TASK INSTRUCTIONS:
[1] In the post about the book Book Love, what is the title of Chapter 7?
[2] Reproduce the part of the post about Book Love that opens with the words containing "Book Love Ends" and closes with "resonated with me.".
[3] Write the next part of the post about Book Love, continuing from where it stops.

EXERCISE PASSAGE:
Book Love Ends . . .

I did not hurry through the reading of Book Love by Penny Kittle.  I found myself wanting it to go on - one of those books you hate to see come to an end.  I know I will reread it again someday from to cover to cover - but for now I will pick through the highlights tagged by sticky notes and the florescent yellow highlighter that I carefully colored over ideas that spoke to me.

I have found myself referring to this book many times over the past several months in my work with teachers.  Penny Kittle helps her readers find ways to connect reading and writing with our students - explaining practical ideas that can easily be adopted to any classroom.  Again, this is a must read, I'm sure I've already stated that at some point.  Below are more excerpts/quotes from her book that resonated with me.

Chapter #7 - "Responding to Reading"

1.  "... the difficulties students are having with college reading like this ... is that independent learning is critical.  The students that come to us are reading for the sake of reading, not using the venue of reading or the skill of literacy to learn how to learn.  They're waiting for someone else to tell them what they need to learn rather than using the tool of reading and literacy to learn."

RECORD SET:

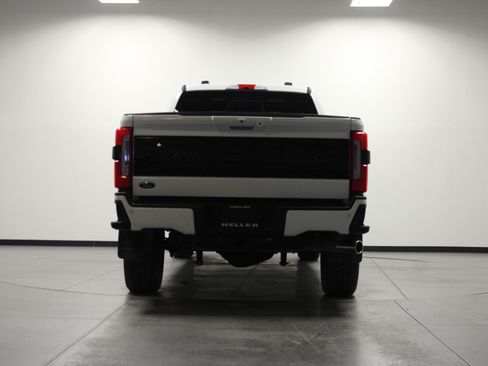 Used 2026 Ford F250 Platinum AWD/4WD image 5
...
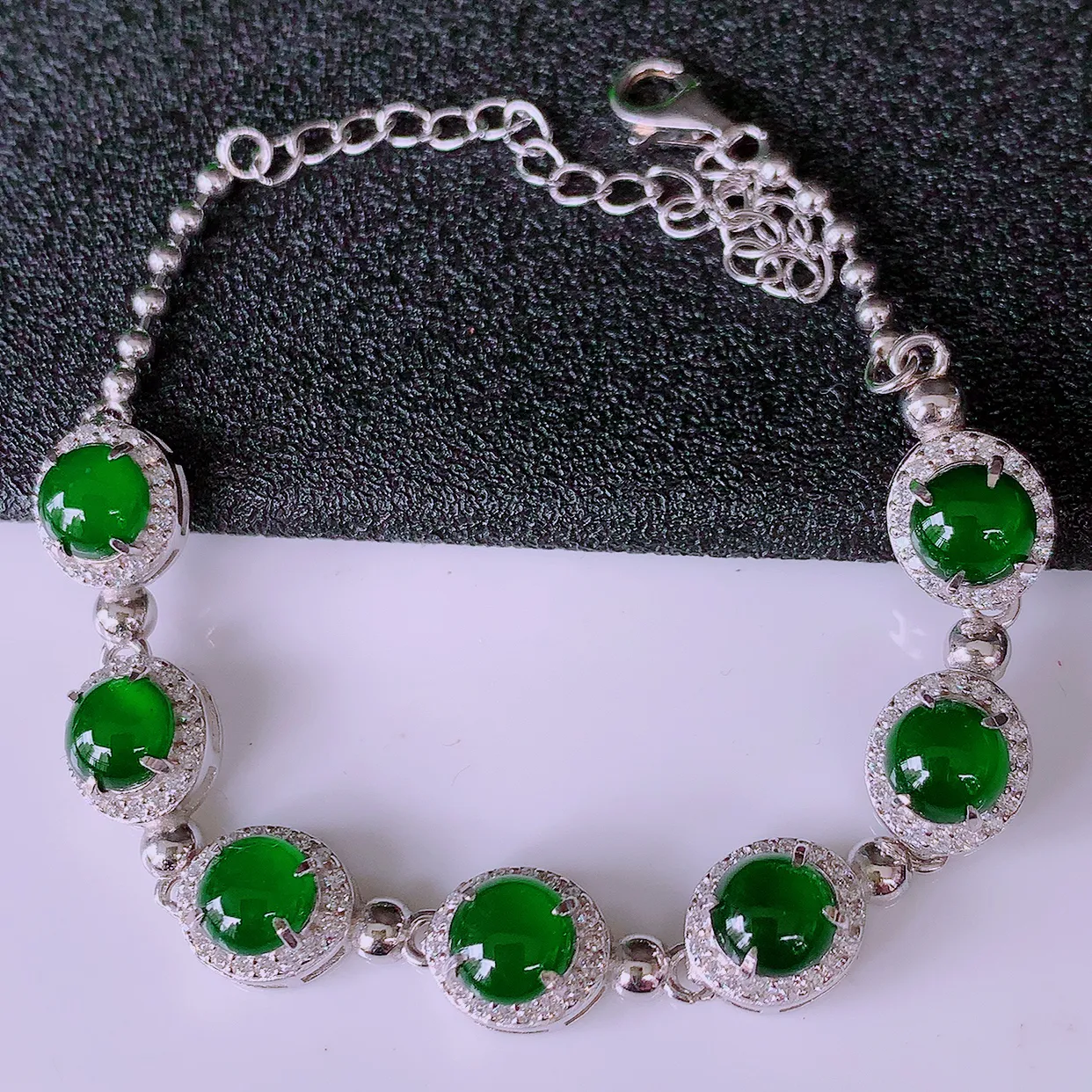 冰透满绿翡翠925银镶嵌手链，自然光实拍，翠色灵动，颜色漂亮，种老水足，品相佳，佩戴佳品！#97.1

ANSWERS BELOW:
[1] "Responding to Reading"

[2]
Book Love Ends . . .

I did not hurry through the reading of Book Love by Penny Kittle.  I found myself wanting it to go on - one of those books you hate to see come to an end.  I know I will reread it again someday from to cover to cover - but for now I will pick through the highlights tagged by sticky notes and the florescent yellow highlighter that I carefully colored over ideas that spoke to me.

I have found myself referring to this book many times over the past several months in my work with teachers.  Penny Kittle helps her readers find ways to connect reading and writing with our students - explaining practical ideas that can easily be adopted to any classroom.  Again, this is a must read, I'm sure I've already stated that at some point.  Below are more excerpts/quotes from her book that resonated with me.

[3]
2.  "When we learn to read well, we read differently.  When we see and can name the gifts  that authors ease into books, we uncover a blueprint in story that transfers to other reading.  But the key is discovery.  We cannot be told.  We must seek it."
3.  "... when we write, we uncover what we didn't know we knew.  We find new ways to see and think ... students don't believe writing is thinking; they see it as performance"
4.  "My bridge between writing and thinking is notebooks.  If I can get students to quick-write the first thing that comes to mind and follow that thinking, they discover the unusual, the thing they weren't thinking about, the thing that appears in their writing and must be attended to.  It is voice on the page.  Discovery writing uncovers the unconscious, and when a few brave students share these rough bits of their thinking, we are bound together as a community of explorers." (Quick writes)
5.  "Students need to write about the thinking they do while reading.  I seek rich responses from students.  I model this with my own thinking. I might say, ' I'd like you to consider the questions you think the author is asking in the book you're reading and what you think about these questions.  Most books have questions at the center, and when we step back and think about them, we often understand more.'"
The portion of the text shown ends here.